I want to do some quality control on raw fastq files by doing adapter trimming and quality trimming. I'm wondering what is a good read length cutoff to use to keep a trimmed reads? i.e. if after trimming, the read is discarded if its length is smaller than a cutoff.
Similar thing, what quality score cutoff should I use to trim off bad quality reads? Is 20 a good start? And is it a good idea to do quality trimming? Many aligners have quality considered so I'm not sure which option is better.
Thanks!
I know these tools. do you have a recommendation on the minimum length of the trimmed reads to keep?
If you are asking about minimum final read length, you can only allow unique alignments if you want to remove ambiguous reads. Alternatively, I think the first short read sequences were ~35 bp, so I probably wouldn't go below that.
If you are asking about how much to trim off the read, I think it will depend upon your own samples.
I don't typically trim any reads when working with reference-based alignments.

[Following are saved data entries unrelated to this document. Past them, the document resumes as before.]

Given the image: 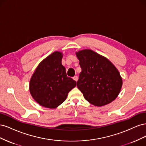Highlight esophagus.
Masks as SVG:
<instances>
[{
	"instance_id": "esophagus-1",
	"label": "esophagus",
	"mask_w": 146,
	"mask_h": 146,
	"mask_svg": "<svg viewBox=\"0 0 146 146\" xmlns=\"http://www.w3.org/2000/svg\"><path fill=\"white\" fill-rule=\"evenodd\" d=\"M73 79H74V80L75 81H76V82H77V80H78V76H74V77H73Z\"/></svg>"
}]
</instances>
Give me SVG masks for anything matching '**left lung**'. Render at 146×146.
<instances>
[{
  "instance_id": "1",
  "label": "left lung",
  "mask_w": 146,
  "mask_h": 146,
  "mask_svg": "<svg viewBox=\"0 0 146 146\" xmlns=\"http://www.w3.org/2000/svg\"><path fill=\"white\" fill-rule=\"evenodd\" d=\"M76 56L82 69L77 86L84 98L98 107L111 103L122 86L118 70L107 58L92 50L77 52Z\"/></svg>"
}]
</instances>
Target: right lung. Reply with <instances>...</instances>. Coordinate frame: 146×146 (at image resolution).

For de novo assembly, it can sometimes help to trim based upon quality scores (such as a sequence of 20 or 30 nucleotides with >Q20), trim out adapter sequences, and trim out mono-nucleotide reads. However, I don't believe I have actually simply trimmed based upon length. Perhaps an extra 2-3 nt could help detect small adapter sequences, but I think there are cases where even the steps that I listed are not necessary to get good contigs (meaning that lack of any trimming might have been OK).
yeah, i was thinking about minimum final read length. I guess only keep unique alignments is the better option here. I think the decision to trim or not comes down to the size of the fragments. it's more important to trim for small size libraries.